By Jordan Scenna
Most community college students eligible up to $2,750 per year
Michigan lawmakers have passed a bipartisan supplemental package to fund economic development and provide graduate scholarships. Students attending a community college will receive up to $2,750 per year for up to three years, or $5,500 for a public university for up to five years. Students must maintain “adequate academic progress” to retain the scholarship.
Approved last week, The Michigan Achievement Scholarship is designed to help Governor Gretchen Whitmer reach her “60 by 30” goal, which would see 60% of working adults have a college degree or trades certificate by 2030.
Beginning with the Class of 2023, students whose families have an “expected family contribution” of less than $25,000 are eligible for the scholarship. This should cover 94% of students attending a community college and 76% of students attending a public university.

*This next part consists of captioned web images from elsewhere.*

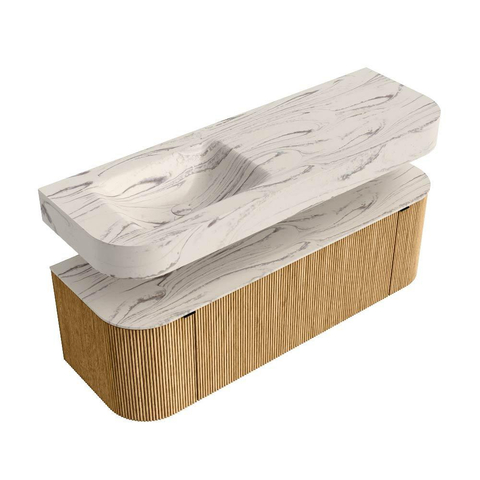 MONDIAZ THOR-DLUX 140cm meuble de salle de bains arrondi gauche + droite couleur Oak avec 1 tiroir et 2 portes. Vasque suspendue CLOUD gauche sans trou de robinet couleur Nata. SW1464411
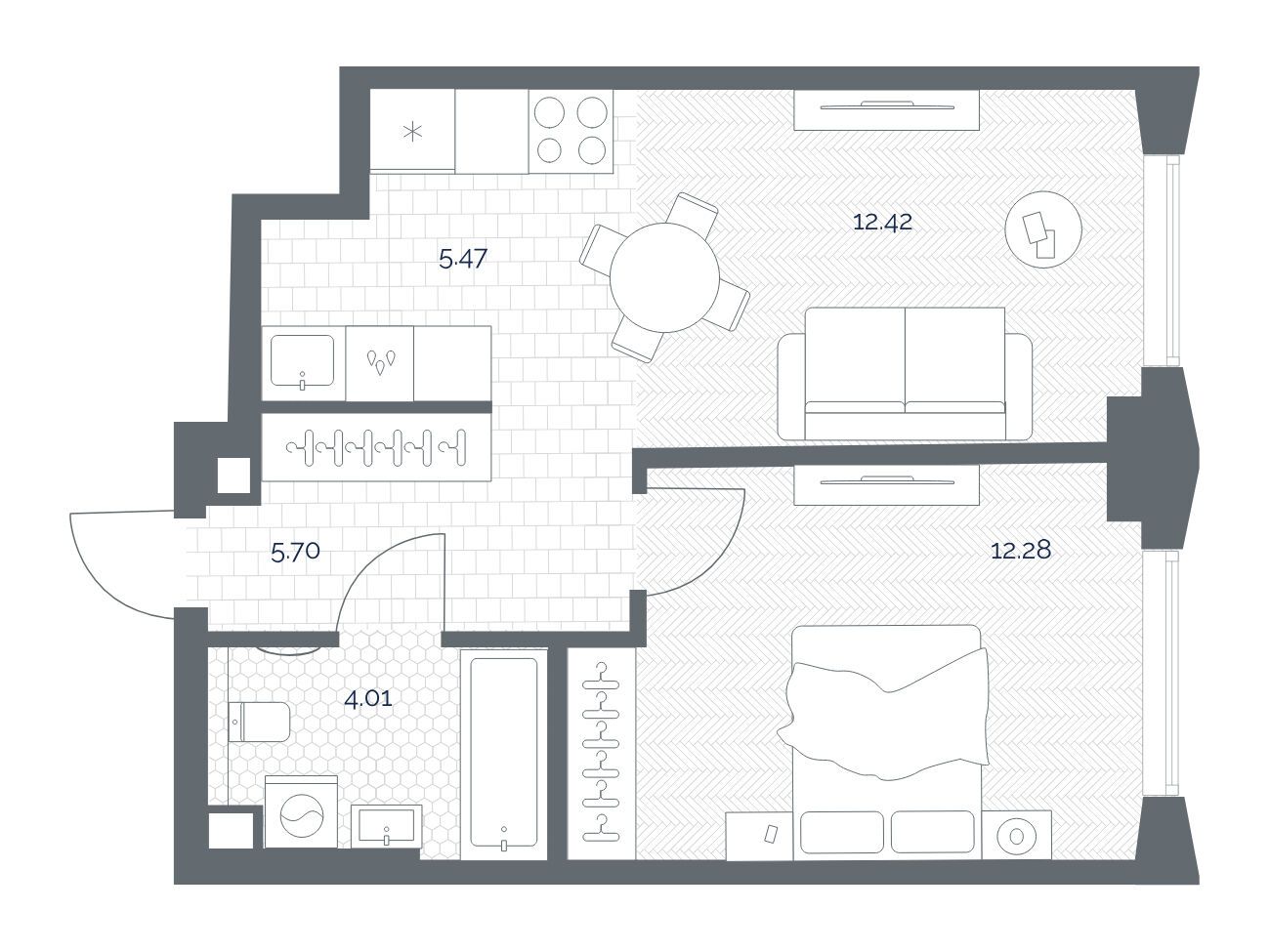 Планировка: 1-комн. квартира 39.88 м² в новостройке Тейт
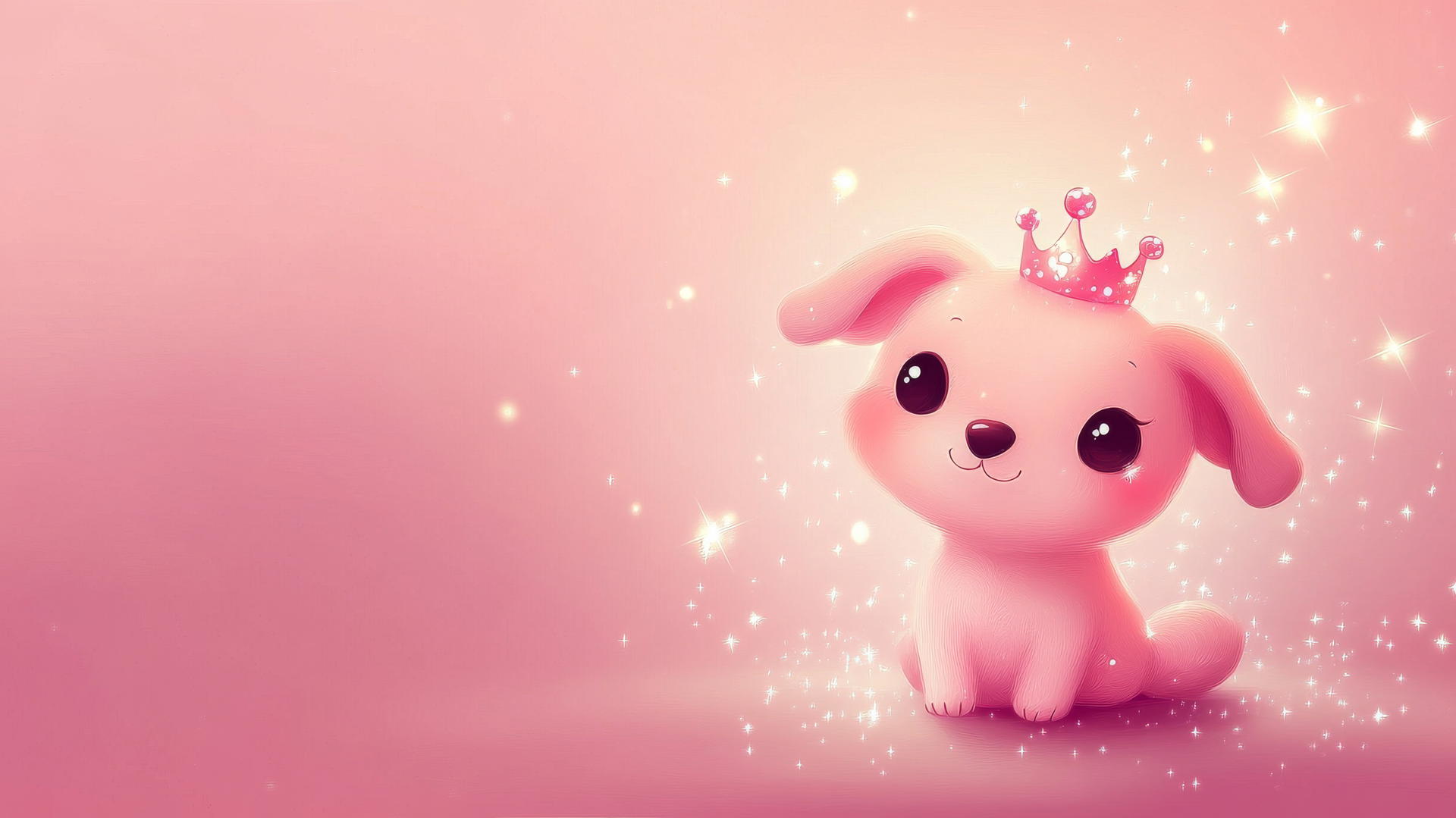 pink cute puppy wallpaper with crown, sparkles, and stars on pink gradient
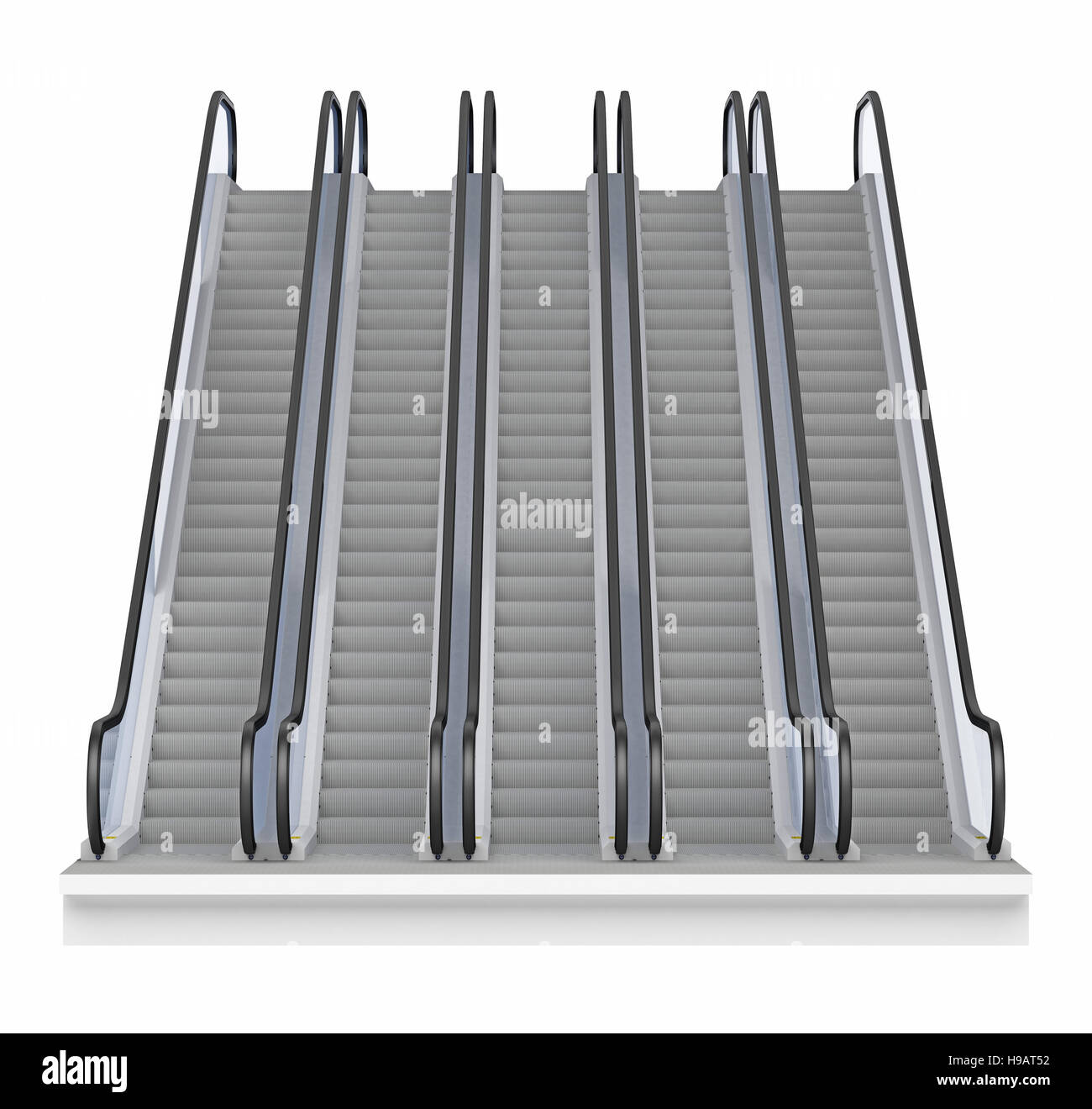 series of escalators. front view. 3d rendering Stock Photo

Since 2012, enrollment in public universities has declined by nearly 46,000 students, according to bridgemi.com’s report. The scholarship is intended to encourage high school students who fear getting into debt to pursue an education.
The scholarship is expected to cost the state $169 million for the 2023-24 school year and $562 million over the next four years. This is an inconsequential sum according to Michigan Senator Jeff Irwin, a Democrat from Ann Arbor.
“It’s going to help a lot of young kids get to college, it’s going to help our economy, and it’s going to be good for a lot of people in our state,” Irwin said.